Evolutionary Stable Strategy (ESS)
A strategy in game theory that, if adopted by a population, cannot be invaded by any alternative strategy, helping to explain the maintenance of behavioral traits over generations.
Life History Theory
A theory that explains how natural selection influences patterns in reproduction, survival, and life span, affecting psychological traits related to parental investment and mating strategies.
Phylogenetic Inertia
The concept that some evolved characteristics may persist across generations even when they are no longer beneficial because of the slow pace of genetic change.
Genetic Predispositions
Inclinations or tendencies that are influenced by genes, which shape behavior patterns and psychological traits by increasing the probability of certain responses to the environment.
Sensory Bias
The predisposition organisms have toward certain sensory experiences, which may drive the evolution of particular psychological traits as a byproduct.
Cognitive Bias
Systematic patterns of deviation from norm or rationality in judgment, which may have evolved as adaptations to certain environmental conditions.
Balancing Selection
A form of natural selection where multiple alleles are actively maintained in the gene pool of a population at frequencies longer than expected from genetic drift alone, contributing to variation in behavioral traits.
Modularity of Mind
The concept that the mind may be composed of innate, genetically influenced, domain-specific information-processing mechanisms, which evolved to solve specific evolutionary problems.

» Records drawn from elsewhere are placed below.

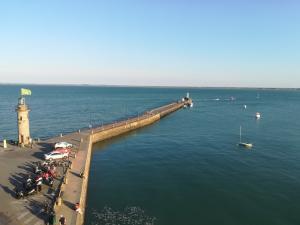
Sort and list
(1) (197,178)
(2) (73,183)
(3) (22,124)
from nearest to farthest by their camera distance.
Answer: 1. (2) (73,183)
2. (1) (197,178)
3. (3) (22,124)

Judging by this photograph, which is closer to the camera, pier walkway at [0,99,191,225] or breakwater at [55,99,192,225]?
pier walkway at [0,99,191,225]

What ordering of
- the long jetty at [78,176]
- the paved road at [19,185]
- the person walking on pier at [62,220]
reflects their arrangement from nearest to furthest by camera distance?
the person walking on pier at [62,220]
the paved road at [19,185]
the long jetty at [78,176]

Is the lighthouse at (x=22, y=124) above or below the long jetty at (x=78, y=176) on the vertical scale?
above

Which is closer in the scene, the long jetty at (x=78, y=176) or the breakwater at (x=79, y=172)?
the long jetty at (x=78, y=176)

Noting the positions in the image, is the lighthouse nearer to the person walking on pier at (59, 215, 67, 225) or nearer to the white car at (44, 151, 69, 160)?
the white car at (44, 151, 69, 160)

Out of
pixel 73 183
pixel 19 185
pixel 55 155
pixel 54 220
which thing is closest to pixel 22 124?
pixel 55 155

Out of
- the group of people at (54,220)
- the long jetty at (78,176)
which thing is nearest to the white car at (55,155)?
the long jetty at (78,176)

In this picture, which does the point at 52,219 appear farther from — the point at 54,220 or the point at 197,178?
the point at 197,178

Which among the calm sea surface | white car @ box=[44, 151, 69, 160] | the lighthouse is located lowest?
the calm sea surface

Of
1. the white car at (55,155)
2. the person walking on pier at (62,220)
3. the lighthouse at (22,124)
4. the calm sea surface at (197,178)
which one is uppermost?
the lighthouse at (22,124)

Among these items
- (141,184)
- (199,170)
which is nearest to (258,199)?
(199,170)

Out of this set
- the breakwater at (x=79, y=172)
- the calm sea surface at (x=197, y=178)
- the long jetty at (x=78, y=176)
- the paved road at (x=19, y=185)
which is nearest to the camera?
the paved road at (x=19, y=185)

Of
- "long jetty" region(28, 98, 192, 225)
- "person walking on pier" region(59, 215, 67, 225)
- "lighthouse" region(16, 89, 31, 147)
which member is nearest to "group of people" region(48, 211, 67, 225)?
"person walking on pier" region(59, 215, 67, 225)

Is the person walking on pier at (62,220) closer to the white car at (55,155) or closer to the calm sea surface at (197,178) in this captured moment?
the calm sea surface at (197,178)
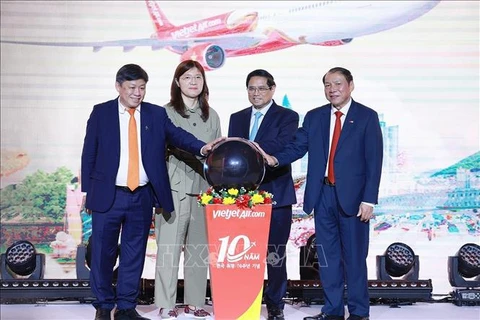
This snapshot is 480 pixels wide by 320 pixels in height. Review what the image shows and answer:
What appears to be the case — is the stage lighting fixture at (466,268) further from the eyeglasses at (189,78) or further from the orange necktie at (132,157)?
the orange necktie at (132,157)

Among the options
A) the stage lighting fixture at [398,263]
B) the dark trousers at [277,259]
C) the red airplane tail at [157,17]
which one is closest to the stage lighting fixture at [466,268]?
the stage lighting fixture at [398,263]

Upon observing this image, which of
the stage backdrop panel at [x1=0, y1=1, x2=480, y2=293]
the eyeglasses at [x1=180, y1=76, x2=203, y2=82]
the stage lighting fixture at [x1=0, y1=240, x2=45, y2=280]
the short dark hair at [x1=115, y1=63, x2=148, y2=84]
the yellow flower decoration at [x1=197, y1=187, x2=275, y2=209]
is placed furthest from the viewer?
the stage backdrop panel at [x1=0, y1=1, x2=480, y2=293]

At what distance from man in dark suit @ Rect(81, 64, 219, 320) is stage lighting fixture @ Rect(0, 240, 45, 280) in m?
1.14

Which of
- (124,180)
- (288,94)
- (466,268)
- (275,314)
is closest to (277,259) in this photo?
(275,314)

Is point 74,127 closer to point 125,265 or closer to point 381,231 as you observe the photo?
point 125,265

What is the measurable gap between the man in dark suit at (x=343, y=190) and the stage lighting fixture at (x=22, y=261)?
2.13 metres

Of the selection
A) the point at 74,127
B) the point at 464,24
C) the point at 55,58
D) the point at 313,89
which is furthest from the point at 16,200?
the point at 464,24

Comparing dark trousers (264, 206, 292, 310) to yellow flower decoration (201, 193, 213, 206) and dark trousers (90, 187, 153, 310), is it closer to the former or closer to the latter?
yellow flower decoration (201, 193, 213, 206)

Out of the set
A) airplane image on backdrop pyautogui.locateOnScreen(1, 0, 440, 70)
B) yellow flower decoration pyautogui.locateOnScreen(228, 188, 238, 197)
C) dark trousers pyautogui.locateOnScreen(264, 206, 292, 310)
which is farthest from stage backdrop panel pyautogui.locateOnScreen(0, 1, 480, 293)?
yellow flower decoration pyautogui.locateOnScreen(228, 188, 238, 197)

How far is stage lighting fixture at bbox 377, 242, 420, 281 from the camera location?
577 cm

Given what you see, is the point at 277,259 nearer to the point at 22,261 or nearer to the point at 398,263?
the point at 398,263

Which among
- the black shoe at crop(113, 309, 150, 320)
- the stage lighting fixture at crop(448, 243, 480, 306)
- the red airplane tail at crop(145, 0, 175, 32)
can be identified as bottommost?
the black shoe at crop(113, 309, 150, 320)

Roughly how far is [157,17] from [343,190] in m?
2.81

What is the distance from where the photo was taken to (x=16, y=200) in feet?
22.1
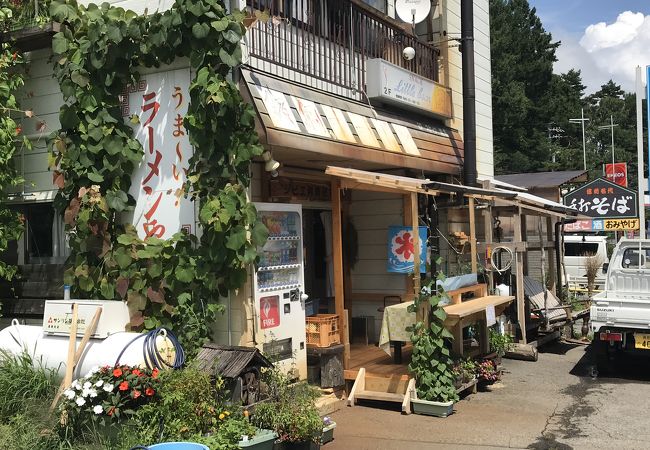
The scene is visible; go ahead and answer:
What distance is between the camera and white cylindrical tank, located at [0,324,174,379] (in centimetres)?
610

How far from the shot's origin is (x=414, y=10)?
1154cm

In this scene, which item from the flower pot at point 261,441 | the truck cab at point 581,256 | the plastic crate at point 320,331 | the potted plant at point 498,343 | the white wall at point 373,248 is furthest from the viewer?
the truck cab at point 581,256

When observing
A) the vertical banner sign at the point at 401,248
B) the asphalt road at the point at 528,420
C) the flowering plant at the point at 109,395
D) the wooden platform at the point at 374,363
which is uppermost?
the vertical banner sign at the point at 401,248

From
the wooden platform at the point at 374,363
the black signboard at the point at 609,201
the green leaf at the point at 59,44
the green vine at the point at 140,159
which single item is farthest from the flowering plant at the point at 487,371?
the black signboard at the point at 609,201

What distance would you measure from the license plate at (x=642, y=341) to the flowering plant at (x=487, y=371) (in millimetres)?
2109

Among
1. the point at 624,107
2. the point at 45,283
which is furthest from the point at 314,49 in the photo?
the point at 624,107

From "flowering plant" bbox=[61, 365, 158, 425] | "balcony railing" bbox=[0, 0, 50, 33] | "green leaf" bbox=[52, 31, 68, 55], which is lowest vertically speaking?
"flowering plant" bbox=[61, 365, 158, 425]

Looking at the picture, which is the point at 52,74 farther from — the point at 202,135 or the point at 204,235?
the point at 204,235

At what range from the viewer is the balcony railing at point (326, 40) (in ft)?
25.8

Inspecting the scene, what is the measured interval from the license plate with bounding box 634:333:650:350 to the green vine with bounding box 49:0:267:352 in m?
6.08

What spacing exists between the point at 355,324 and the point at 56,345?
18.3 feet

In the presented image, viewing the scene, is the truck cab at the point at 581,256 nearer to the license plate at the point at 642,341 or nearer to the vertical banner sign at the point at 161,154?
the license plate at the point at 642,341

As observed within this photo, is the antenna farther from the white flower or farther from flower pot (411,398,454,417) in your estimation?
the white flower

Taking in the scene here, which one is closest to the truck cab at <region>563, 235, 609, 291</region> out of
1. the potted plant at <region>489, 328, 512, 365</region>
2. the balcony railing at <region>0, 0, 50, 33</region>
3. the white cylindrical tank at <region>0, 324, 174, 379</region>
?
the potted plant at <region>489, 328, 512, 365</region>
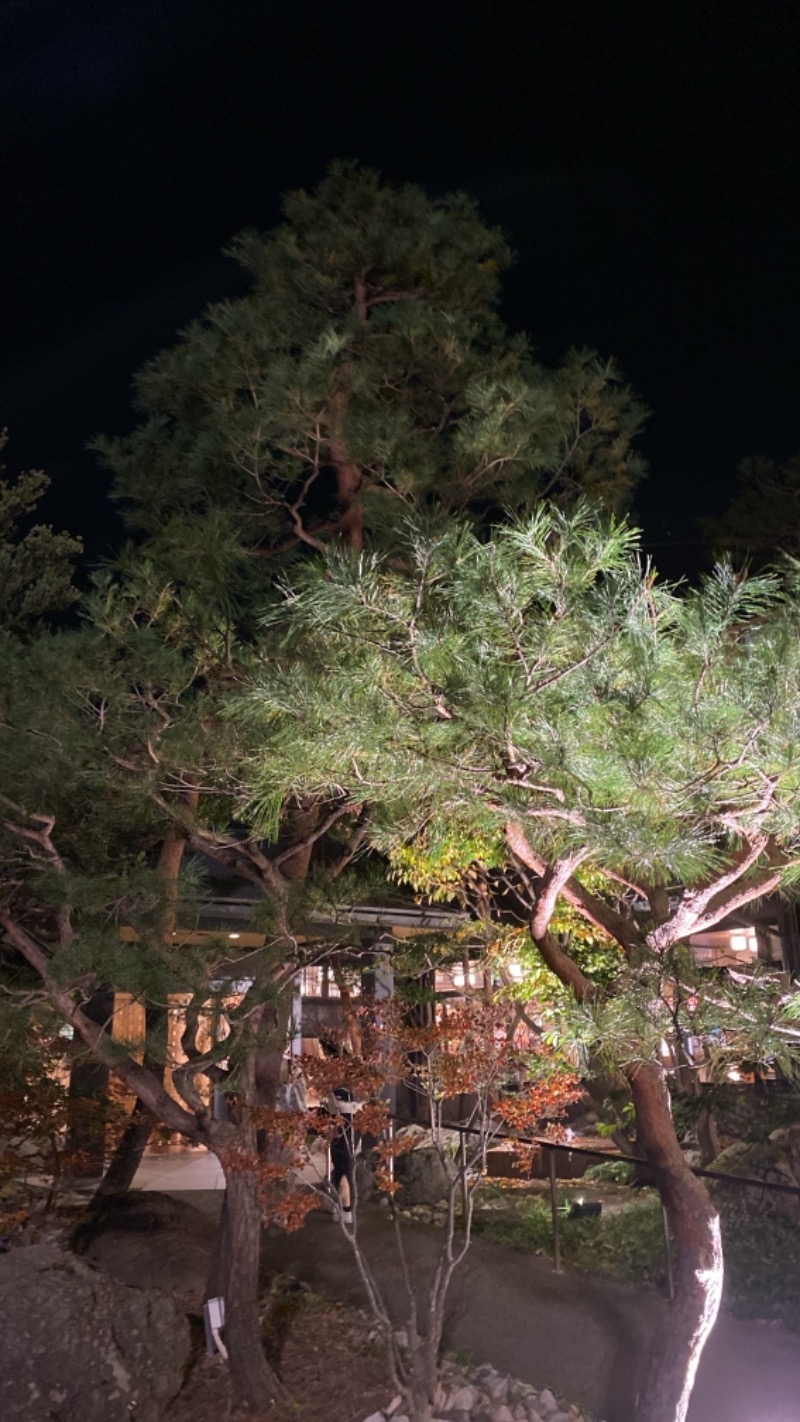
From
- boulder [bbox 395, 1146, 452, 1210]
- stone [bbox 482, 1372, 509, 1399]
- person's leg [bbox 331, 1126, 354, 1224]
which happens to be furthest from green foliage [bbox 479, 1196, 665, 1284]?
stone [bbox 482, 1372, 509, 1399]

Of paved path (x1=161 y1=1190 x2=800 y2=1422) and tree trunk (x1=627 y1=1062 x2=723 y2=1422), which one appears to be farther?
paved path (x1=161 y1=1190 x2=800 y2=1422)

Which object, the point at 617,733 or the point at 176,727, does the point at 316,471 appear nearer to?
the point at 176,727

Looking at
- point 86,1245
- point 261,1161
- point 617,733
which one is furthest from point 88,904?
point 86,1245

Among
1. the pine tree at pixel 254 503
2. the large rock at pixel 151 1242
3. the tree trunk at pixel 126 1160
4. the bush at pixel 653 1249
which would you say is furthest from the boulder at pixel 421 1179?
the pine tree at pixel 254 503

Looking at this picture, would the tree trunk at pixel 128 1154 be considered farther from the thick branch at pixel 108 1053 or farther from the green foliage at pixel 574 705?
the green foliage at pixel 574 705

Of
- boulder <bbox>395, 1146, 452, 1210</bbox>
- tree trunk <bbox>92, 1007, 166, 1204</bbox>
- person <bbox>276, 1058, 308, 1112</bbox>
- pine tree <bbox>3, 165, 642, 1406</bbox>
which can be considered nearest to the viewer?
pine tree <bbox>3, 165, 642, 1406</bbox>

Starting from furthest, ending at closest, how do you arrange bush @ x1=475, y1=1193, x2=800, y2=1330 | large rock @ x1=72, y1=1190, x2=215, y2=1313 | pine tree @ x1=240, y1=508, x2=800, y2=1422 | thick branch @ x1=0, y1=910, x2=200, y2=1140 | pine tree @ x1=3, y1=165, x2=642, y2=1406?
large rock @ x1=72, y1=1190, x2=215, y2=1313, bush @ x1=475, y1=1193, x2=800, y2=1330, thick branch @ x1=0, y1=910, x2=200, y2=1140, pine tree @ x1=3, y1=165, x2=642, y2=1406, pine tree @ x1=240, y1=508, x2=800, y2=1422

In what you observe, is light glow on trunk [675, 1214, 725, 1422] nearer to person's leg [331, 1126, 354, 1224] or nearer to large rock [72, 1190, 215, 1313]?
large rock [72, 1190, 215, 1313]

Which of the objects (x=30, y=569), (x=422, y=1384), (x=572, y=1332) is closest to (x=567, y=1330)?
(x=572, y=1332)

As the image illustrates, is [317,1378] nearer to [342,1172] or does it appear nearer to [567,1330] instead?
[567,1330]

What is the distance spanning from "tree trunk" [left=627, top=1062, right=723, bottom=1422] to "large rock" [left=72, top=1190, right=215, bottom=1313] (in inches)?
109

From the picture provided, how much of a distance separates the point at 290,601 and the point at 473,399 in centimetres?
217

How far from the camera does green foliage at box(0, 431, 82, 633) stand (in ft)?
27.8

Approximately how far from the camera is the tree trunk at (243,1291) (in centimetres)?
463
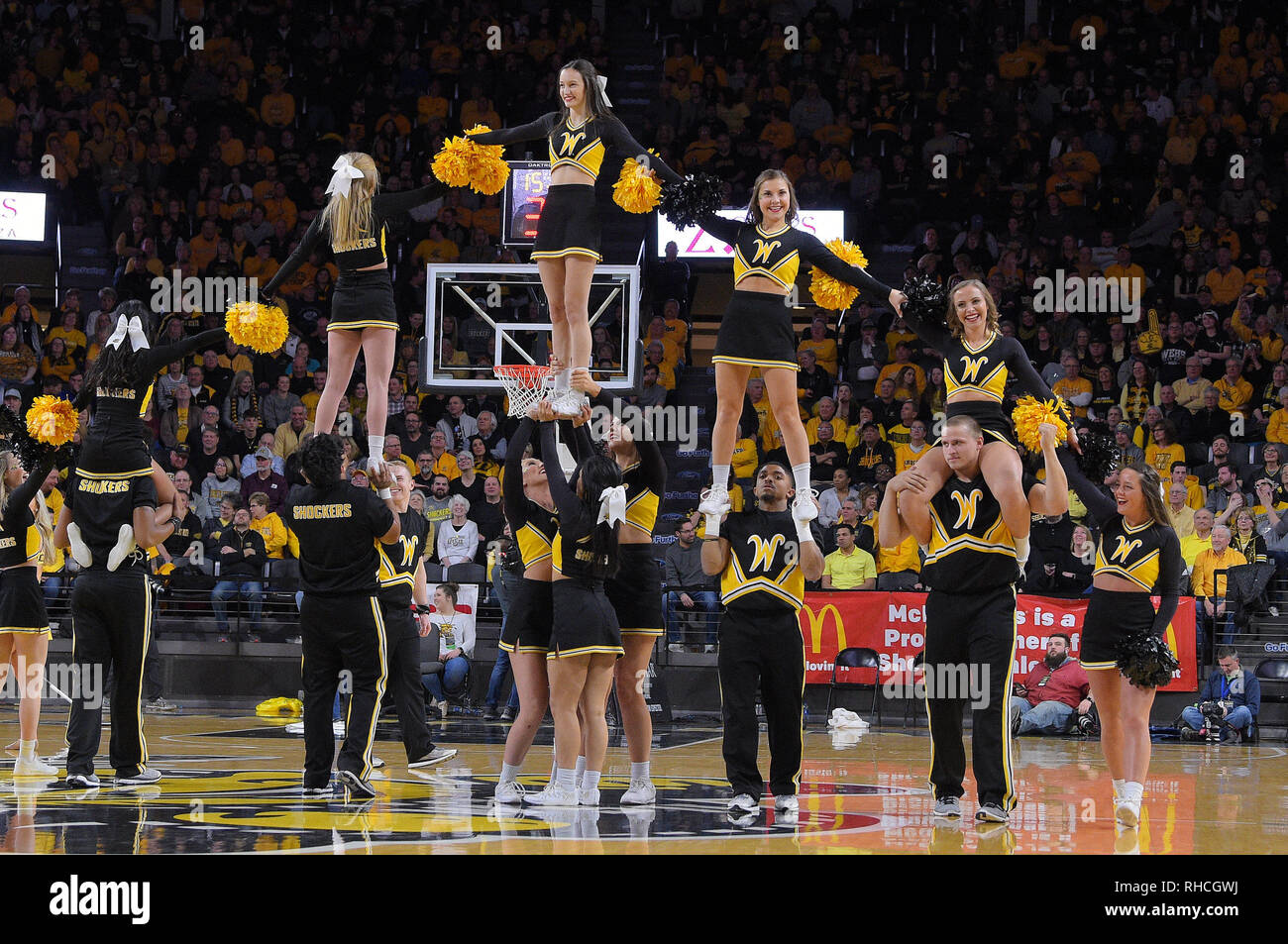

Environment of Evolutionary Adaptedness (EEA)
The composite of environmental conditions under which a trait evolved, shaping the genetic basis for adaptive behavior and psychological mechanisms.
Parental Imprinting
A genetic phenomenon by which certain genes are expressed in a parent-of-origin-specific manner, affecting psychological development and behavior.
Founder Effects
The reduced genetic diversity that results when a population is descended from a small number of colonizing ancestors, affecting the prevalence of certain psychological traits and behaviors.
Extended Phenotype
The concept that the effect of a gene is not limited to the body of the organism but can extend into the environment, influencing structures, behaviors, and the psychological phenotype indirectly.